Editors of successful magazines were relegated to the second row at the 2010 Paris Fashion week while 14-year-old blogger Tavi Gevinson took her place in the front row. Meanwhile, travel websites such as Lonely Planet and Trip Advisor use written pieces from the public and present them alongside the work of a professional travel journalist.
However, the rise of amateurs isn’t without its problems.
Instead of paying professional writers, many publications use amateurs who are willing to work for free. To these bloggers, it’s worth it for the exposure.
Arianna Huffington has recently found herself and her successful news site The Huffington Post on the receiving end of a US$105 million lawsuit brought against her by bloggers who contributed to the website.
The bloggers who wrote on the site argue that their work contributed to a third of its sale value.
In a legal sense, the bloggers don’t have a leg to stand on. As Huffington’s lawyers and advisors have been quick to point out, all the writers agreed to contribute writing in the hope of gaining some publicity and no pay.
In return, contributors to The Huffington Post received more exposure than they would have as individual bloggers.
Most are offended and outraged that Huffington managed to portray her paper as a unionist for-the-people publication that has now sold out to the larger companies. As one commenter noted ‘it’s true, the left does eat its own’.

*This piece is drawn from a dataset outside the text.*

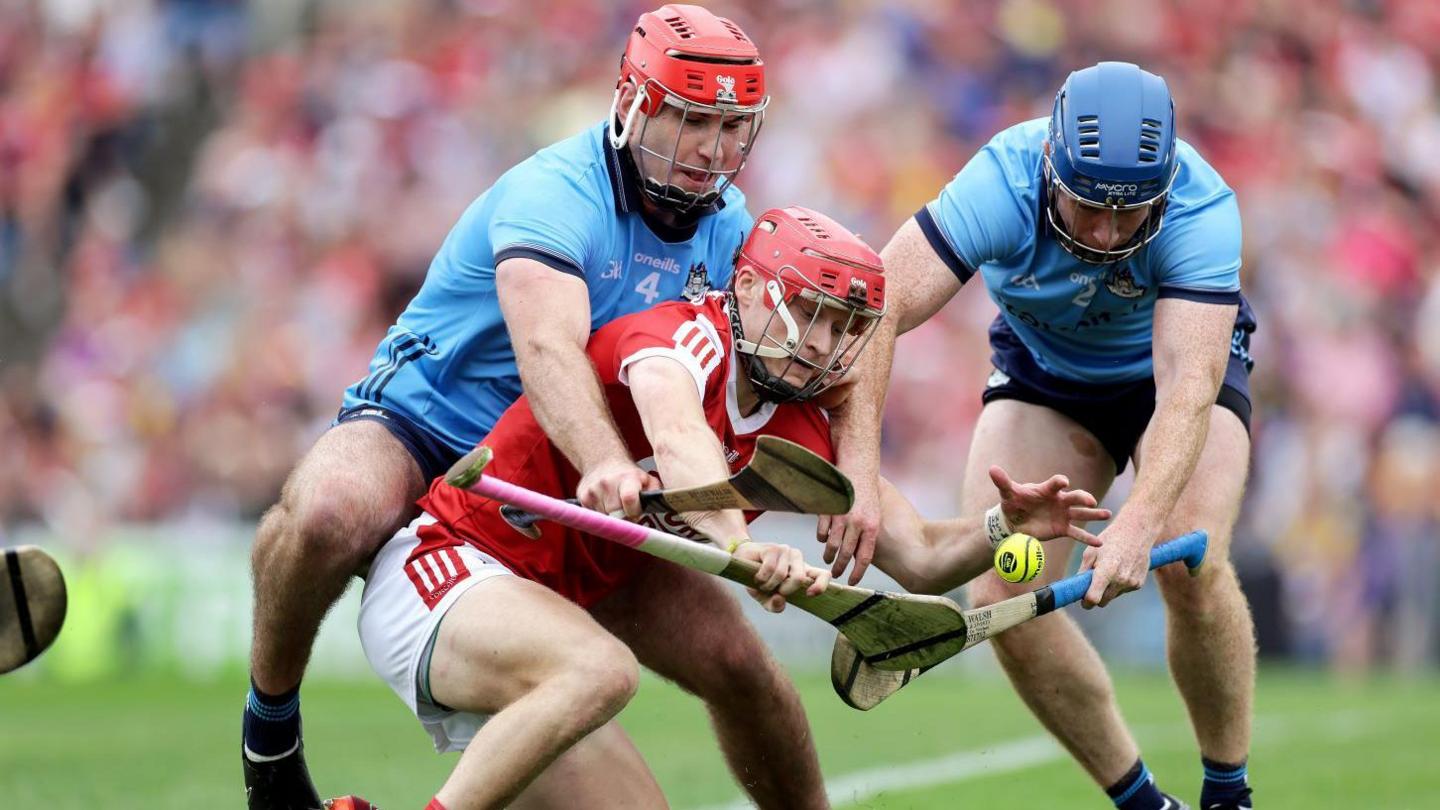 Dublin's Paddy Smyth and John Bellew with Cork's Alan Connolly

What’s particularly unfortunate is that often the use of bloggers in the media seems more like exploitation rather than exposure.
It’s likely that the sale of The Huffington Post is just the most visible case in what is likely to become a bigger problem for writers who contribute their work for free.

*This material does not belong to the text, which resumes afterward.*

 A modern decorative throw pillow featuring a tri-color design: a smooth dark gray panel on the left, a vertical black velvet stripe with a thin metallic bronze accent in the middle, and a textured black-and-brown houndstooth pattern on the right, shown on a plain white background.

Unfortunately many people seem to believe that writing is little more than a hobby, not something that one does as a living.
At the very least, editors need to remind themselves of what it was like being unemployed writers. Media companies have a duty to encourage younger writers rather than exploit their labour.

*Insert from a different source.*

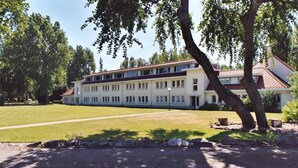 A large, multi-story building with a flat roof and a symmetrical facade, surrounded by a well-maintained lawn and trees. - Park Atlantis (De Haan)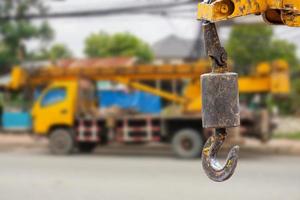 kranenhaken die over de achtergrond van de kraanwagen hangen foto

If they can’t pay every contributing writer, perhaps another method of compensation is needed.
Extra exposure or other benefits for the most popular and viewed articles of the week is an easy and financially secure way of rewarding journalists.
One website which is actively seeking to use bloggers and yet still pay them is run by another media mogul, Tina Brown. The Daily Beast, an emerging news site in the United States, pays all contributors around $US350 per article.
The money isn’t great, but this does provide a reward and credit to the writers, and instils a sense of loyalty to the site.
In an interview with The Guardian late last year, Brown explained her sense of responsibility to encourage and be a patron to bloggers and writers.
‘As a writer myself, I cannot look other writers in the face and ask them to do things for nothing,’ she said.
If money can be exchanged for writing then the situation is ideal. If it’s just publicity, then use it. In return for good writing and interesting content, writers need recognition and sufficient rewards. A sense of loyalty and gratitude are integral in making a system like blogging for a large site successful and respected.
If the media companies market themselves as blogging-friendly, then they should pay for it. Writing is a profession and needs to be taken seriously.
This recognition needs to happen soon. If every writer fears that their material may be used and they won’t get anything in return, then soon they won’t contribute at all.
Maybe this is what it will take for media companies to realise how valuable quality writing is.